Eliminar o câncer sem grandes cirurgias já é realidade. Utilizando agulhas guiadas por imagem, médicos conseguem aplicar calor intenso, frio congelante ou pulsos elétricos diretamente sobre o tumor, destruindo suas células com precisão milimétrica e preservando os tecidos ao redor. Conhecidos como tratamentos ablativos percutâneos, esses procedimentos estão transformando o cenário da oncologia moderna.
Segundo o Dr. Felipe Roth Vargas, radiologista intervencionista, “essas terapias vêm se mostrando extremamente eficazes, especialmente para pacientes que não têm condições clínicas para cirurgias tradicionais ou desejam uma recuperação mais rápida, com menos dor e complicações”.
Calor que cura: radiofrequência e micro-ondas
Entre as técnicas mais utilizadas, destacam-se a radiofrequência e as micro-ondas. Ambas utilizam o calor como forma de destruir o tumor. A diferença está na fonte de energia:
• Radiofrequência: utiliza corrente elétrica para gerar calor de dentro para fora do tumor.
• Micro-ondas: emite ondas eletromagnéticas que aquecem rapidamente a área, sendo indicada para tumores maiores.

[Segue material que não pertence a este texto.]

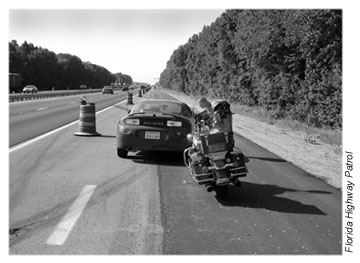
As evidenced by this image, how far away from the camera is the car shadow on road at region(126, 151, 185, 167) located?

“Essas técnicas são bastante indicadas para câncer de fígado, pulmão, rins e ossos. Elas permitem tratar de forma direcionada, com mínima agressão ao organismo”, explica Dr. Vargas.
Gelo contra o câncer: a crioablação
Outra opção promissora é a crioablação, que utiliza uma sonda que libera gases extremamente frios para congelar e destruir o tumor. O congelamento forma uma espécie de “bola de gelo” ao redor da lesão. “A crioablação é eficaz, menos dolorosa e indicada para áreas sensíveis, como próstata, rim e metástases ósseas”, complementa o especialista.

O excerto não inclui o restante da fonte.